▶ **Entries provided**
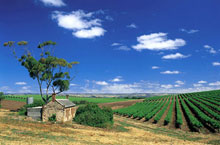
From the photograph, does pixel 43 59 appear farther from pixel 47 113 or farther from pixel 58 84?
pixel 47 113

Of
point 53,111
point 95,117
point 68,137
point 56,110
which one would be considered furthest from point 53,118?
point 68,137

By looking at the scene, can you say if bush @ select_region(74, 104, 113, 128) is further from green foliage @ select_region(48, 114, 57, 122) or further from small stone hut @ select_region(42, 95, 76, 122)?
green foliage @ select_region(48, 114, 57, 122)

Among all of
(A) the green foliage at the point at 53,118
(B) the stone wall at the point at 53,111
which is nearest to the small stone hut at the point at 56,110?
(B) the stone wall at the point at 53,111

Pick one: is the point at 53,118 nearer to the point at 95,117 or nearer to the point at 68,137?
the point at 95,117

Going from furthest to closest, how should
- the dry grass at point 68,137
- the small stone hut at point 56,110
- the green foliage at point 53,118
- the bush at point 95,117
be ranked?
1. the small stone hut at point 56,110
2. the green foliage at point 53,118
3. the bush at point 95,117
4. the dry grass at point 68,137

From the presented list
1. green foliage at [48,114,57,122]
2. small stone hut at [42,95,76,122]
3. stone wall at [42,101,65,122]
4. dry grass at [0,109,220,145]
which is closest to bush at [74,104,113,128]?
small stone hut at [42,95,76,122]

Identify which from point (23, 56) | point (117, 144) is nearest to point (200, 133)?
point (117, 144)

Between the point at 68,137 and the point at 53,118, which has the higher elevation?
the point at 68,137

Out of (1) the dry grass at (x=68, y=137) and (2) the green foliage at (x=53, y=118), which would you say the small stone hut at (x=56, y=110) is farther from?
(1) the dry grass at (x=68, y=137)

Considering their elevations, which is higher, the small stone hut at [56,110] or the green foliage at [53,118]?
the small stone hut at [56,110]

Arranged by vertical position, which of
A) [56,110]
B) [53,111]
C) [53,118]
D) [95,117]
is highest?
[56,110]

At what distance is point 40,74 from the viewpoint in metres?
41.6

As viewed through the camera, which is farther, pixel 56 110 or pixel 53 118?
pixel 56 110

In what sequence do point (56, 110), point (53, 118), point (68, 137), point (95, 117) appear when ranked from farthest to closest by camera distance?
point (56, 110)
point (53, 118)
point (95, 117)
point (68, 137)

▶ **What the task asks**
Every record above should be written out again exactly; the pictures stay out of the copy.

▶ **Solution for this task**
From the photograph, does pixel 43 59 appear farther from pixel 47 113 or farther from pixel 58 84?
pixel 47 113

Of
point 53,111
point 95,117
point 68,137
point 56,110
which one would be considered furthest from point 53,118?
point 68,137

By looking at the scene, can you say if bush @ select_region(74, 104, 113, 128) is further from green foliage @ select_region(48, 114, 57, 122) or further from small stone hut @ select_region(42, 95, 76, 122)?
green foliage @ select_region(48, 114, 57, 122)

Among all of
(A) the green foliage at the point at 53,118
(B) the stone wall at the point at 53,111
which is nearest to the small stone hut at the point at 56,110?
(B) the stone wall at the point at 53,111

Pick one: is the point at 53,118 nearer to the point at 95,117 or nearer to the point at 68,137?
the point at 95,117

Going from furthest to closest, how should
- the dry grass at point 68,137
- the small stone hut at point 56,110
- the green foliage at point 53,118
- the bush at point 95,117
be ranked?
1. the small stone hut at point 56,110
2. the green foliage at point 53,118
3. the bush at point 95,117
4. the dry grass at point 68,137

From the presented list
1. green foliage at [48,114,57,122]
2. small stone hut at [42,95,76,122]
3. stone wall at [42,101,65,122]
4. dry grass at [0,109,220,145]
which is closest to bush at [74,104,113,128]?
small stone hut at [42,95,76,122]

Identify which from point (23, 56) | point (117, 144) is nearest to point (200, 133)?
point (117, 144)

Between the point at 68,137 and the point at 53,118, which has the higher elevation?
the point at 68,137

Out of (1) the dry grass at (x=68, y=137) and (2) the green foliage at (x=53, y=118), which would you say the small stone hut at (x=56, y=110) is farther from?
(1) the dry grass at (x=68, y=137)

Considering their elevations, which is higher, the small stone hut at [56,110] or the green foliage at [53,118]?
the small stone hut at [56,110]

Arranged by vertical position, which of
A) [56,110]
B) [53,111]
C) [53,118]
D) [95,117]
is highest?
[56,110]

At what distance is point 40,74 from the viewpoint in metres?
41.6

As viewed through the camera, which is farther, pixel 56 110 or pixel 53 118?
pixel 56 110

In what sequence do point (56, 110), point (53, 118), point (68, 137), point (95, 117) appear when ranked from farthest to closest by camera distance?
point (56, 110)
point (53, 118)
point (95, 117)
point (68, 137)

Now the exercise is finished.